● **Gösterilen metin**
Tarımsal Eğitim ve Öğretimin 177. Yıl Dönümü Kutlandı.

Malatya Turgut Özal Üniversitesi Ziraat Fakültesi ve Ziraat Mühendisleri Odası Malatya Şubesi tarafından ülkemizde, 10 Ocak 1846’da ilk Ziraat Mektebinin açılmasıyla başlayan tarımsal eğitim ve öğretimin 177. yıl dönümü münasebetiyle kutlama programı düzenlendi.

Üniversitemiz Battalgazi Yerleşkesi Konferans Salonunda düzenlenen programa Vali Hulusi Şahin, Büyükşehir Belediye Başkanı Selahattin Gürkan, Rektörümüz Prof. Dr. Recep Bentli, Battalgazi Belediye Başkanı Osman Güder, Yeşilyurt Belediye Başkanı Mehmet Çınar, Darende Belediye Başkanı İsa Özkan, Arapgir Belediye Başkanı Haluk Cömertoğlu, Yazıhan Belediye Başkanı Nevzat Öztürk, Ziraat Fakültesi Dekanı Prof. Dr. Hakan Yıldırım, Ziraat Mühendisleri Odası Başkanı Fevzi Çiçek, İl Tarım ve Orman Müdürü Tahir Macit, Ziraat Mesleki ve Teknik Anadolu Lisesi Müdürü Şükrü Doğan, Üniversitemiz akademisyen ve öğrencileri katıldı.

Programda,Üniversitemiz Sanat Tasarım ve Mimarlık Fakültesi Müzik Bölümü Öğretim Elemanı Hüseyin Göçer yönetiminde müzik bölümü öğrencilerinden oluşan korotarafından Türk Halk Müziği konseri verildi.

Törende ilk konuşmayı gerçekleştiren Rektörümüz Prof. Dr. Recep Bentli,Türkiye’de tarımın gelişmesinde emeği geçenlerin Tarım Bayramını kutlayarak sözlerine başladı. 10 Ocak tarihinin Ülkemizde ayrıca İdareciler Günü ve Çalışan Gazeteciler Günü olarak da kutlandığını belirten Bentli, Mülki İdari Mensupları ile basın mensuplarına tebriklerini iletti.

Türkiye’de modern anlamda tarımsal eğitim-öğretim 10 Ocak 1846 yılında başladı.

● **Kayıtlı veriler**
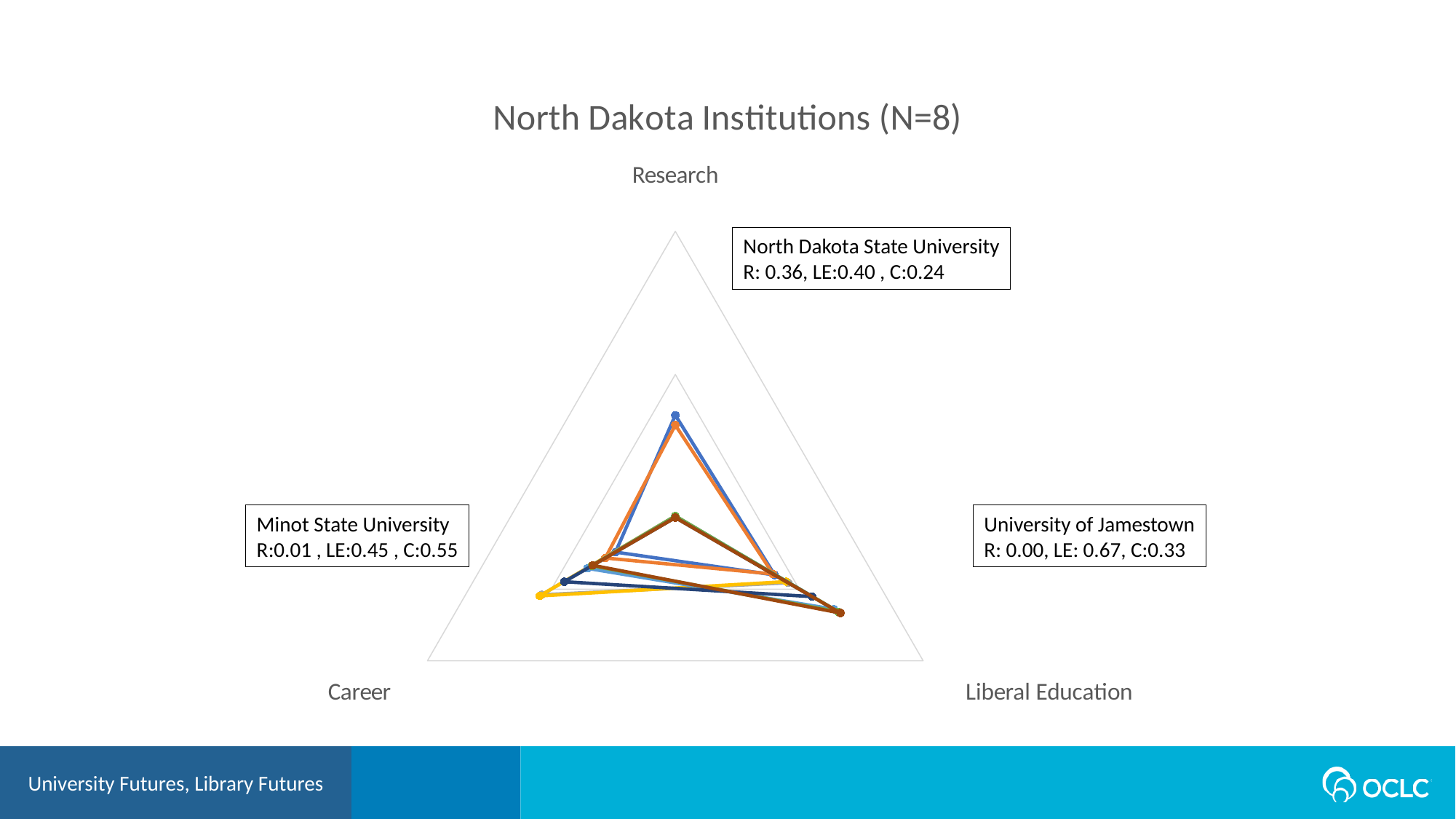
What is the title of the chart? North Dakota Institutions (N=8) According to the callout, what is the Research (R) value for University of Jamestown? 0.00 Which of the three labelled institutions has the highest Research (R) value? North Dakota State University How many axes (categories) does the radar chart have? 3 What kind of chart is shown on the slide? Radar chart Which of the three labelled institutions has the lowest Career (C) value? North Dakota State University According to the callout, what is the Liberal Education (LE) value for University of Jamestown? 0.67 What is the difference between the Liberal Education (LE) values of University of Jamestown and Minot State University? 0.22 According to the callout, what is the Research (R) value for North Dakota State University? 0.36 Which is larger: the Career (C) value for Minot State University or for University of Jamestown? Minot State University According to the callout, what is the Career (C) value for Minot State University? 0.55 What are the three axis labels on the radar chart? Research, Career, Liberal Education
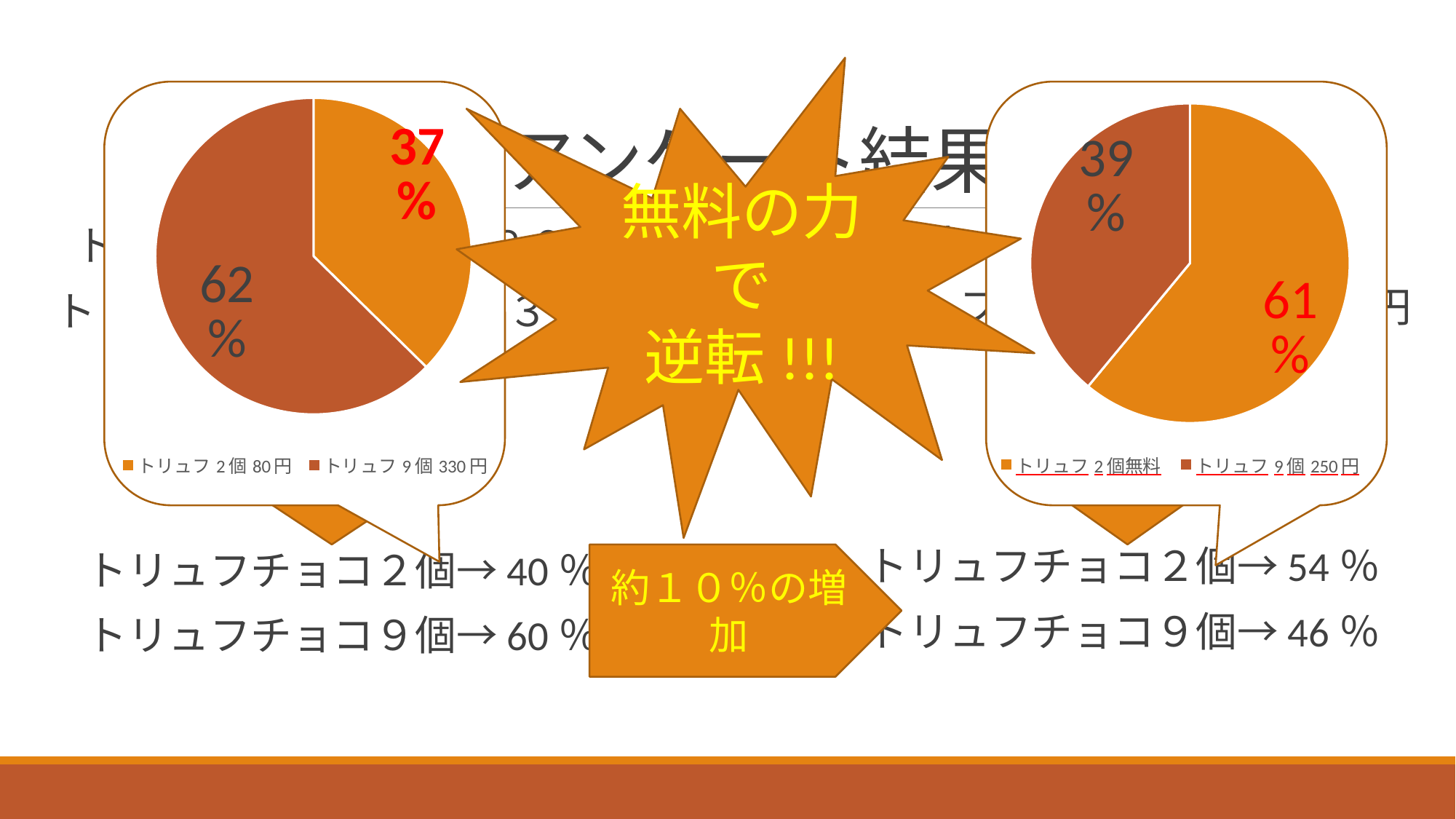
On the left pie chart, what is the difference in percentage points between トリュフ 9個 330円 and トリュフ 2個 80円? 25 On the left pie chart, what percentage is shown for トリュフ 9個 330円? 62% On the right pie chart, which category has the smallest slice? トリュフ 9個 250円 On the right pie chart, what is the difference in percentage points between トリュフ 2個無料 and トリュフ 9個 250円? 22 On the right pie chart, what percentage is shown for トリュフ 9個 250円? 39% How many entries does the legend of the right pie chart list? 2 How many slices does the left pie chart have? 2 On the left pie chart, what percentage is shown for トリュフ 2個 80円? 37% On the left pie chart, which category has the largest slice? トリュフ 9個 330円 On the right pie chart, which is larger: トリュフ 2個無料 or トリュフ 9個 250円? トリュフ 2個無料 On the right pie chart, what percentage is shown for トリュフ 2個無料? 61% What type of chart is shown on the right side of the slide? Pie chart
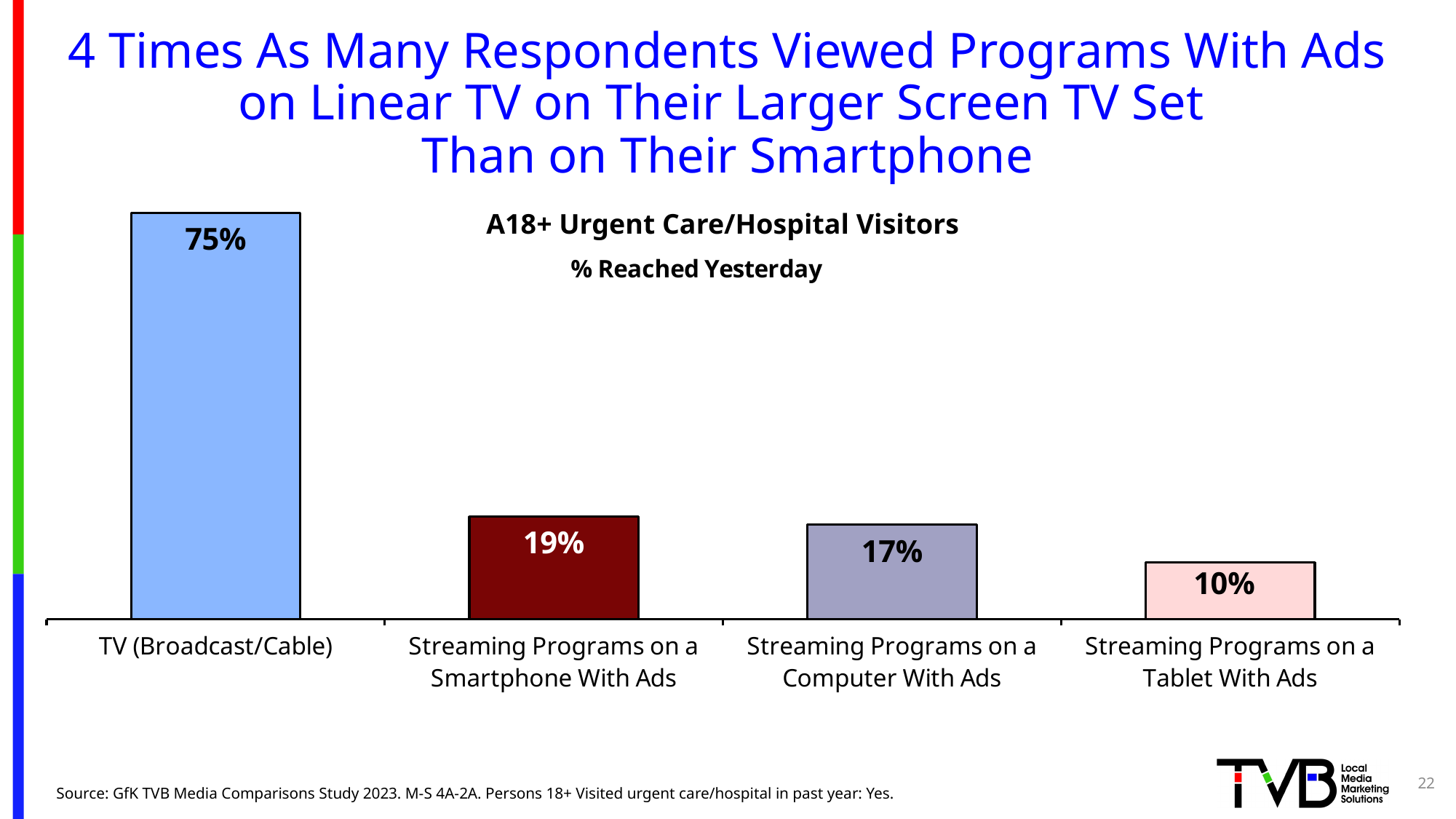
What is the difference between Streaming Programs on a Computer With Ads and Streaming Programs on a Tablet With Ads? 7 percentage points Which is larger: Streaming Programs on a Smartphone With Ads or Streaming Programs on a Computer With Ads? Streaming Programs on a Smartphone With Ads What is the title of the chart? A18+ Urgent Care/Hospital Visitors Which category has the highest % reached yesterday? TV (Broadcast/Cable) What is the value for Streaming Programs on a Smartphone With Ads? 19% What is the value for Streaming Programs on a Tablet With Ads? 10% What is the value for Streaming Programs on a Computer With Ads? 17% Which category has the lowest % reached yesterday? Streaming Programs on a Tablet With Ads What percentage of A18+ urgent care/hospital visitors were reached yesterday by TV (Broadcast/Cable)? 75% What kind of chart is shown on the slide? Bar chart What is the difference in percentage points between TV (Broadcast/Cable) and Streaming Programs on a Smartphone With Ads? 56 percentage points How many categories are shown in the chart? 4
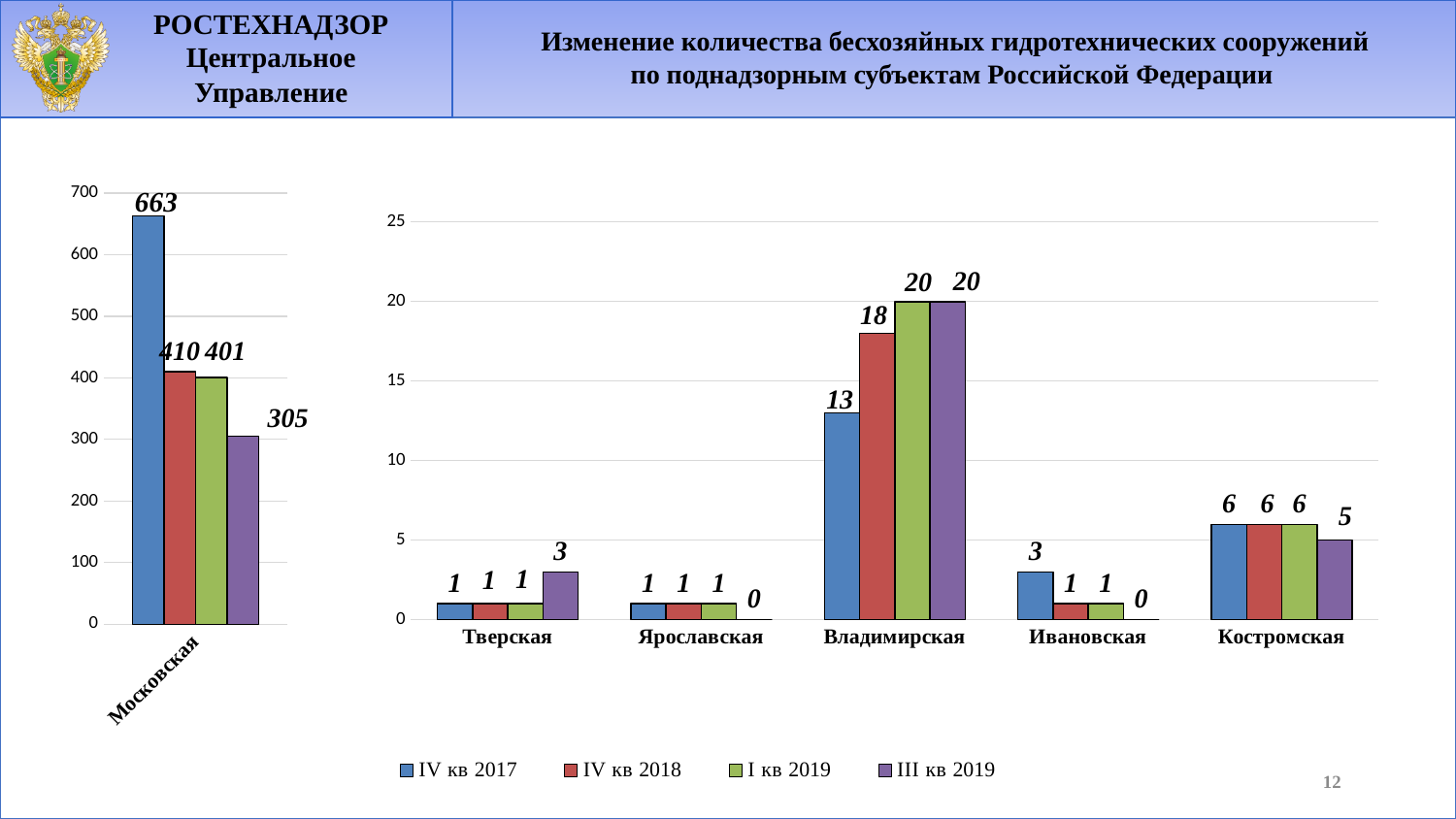
In the right chart, what is the difference between the IV кв 2017 and I кв 2019 values for Владимирская? 7 In the right chart, what is the value for Владимирская in IV кв 2018? 18 How many series does the legend list? 4 What kind of chart is the right chart? bar chart In the left chart, what is the value for Московская in III кв 2019? 305 In the right chart, what is the value for Костромская in III кв 2019? 5 How many categories are shown on the x axis of the right chart? 5 In the left chart, what is the value for Московская in IV кв 2017? 663 In the left chart, what is the difference between the IV кв 2017 and IV кв 2018 values for Московская? 253 In the right chart, which category has the highest value in I кв 2019? Владимирская In the right chart, which category has the lowest value in III кв 2019? Ярославская and Ивановская (both 0) In the right chart, which is larger for Ивановская: the IV кв 2017 value or the III кв 2019 value? IV кв 2017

● **Görev maddesi**
Tarımsal eğitimin yıl dönümünü anlatan metne göre Türkiye'de ilk Ziraat Mektebi hangi tarihte açıldı?

● **Yazılı cevap**
İlk Ziraat Mektebi 10 Ocak 1846'da açıldı.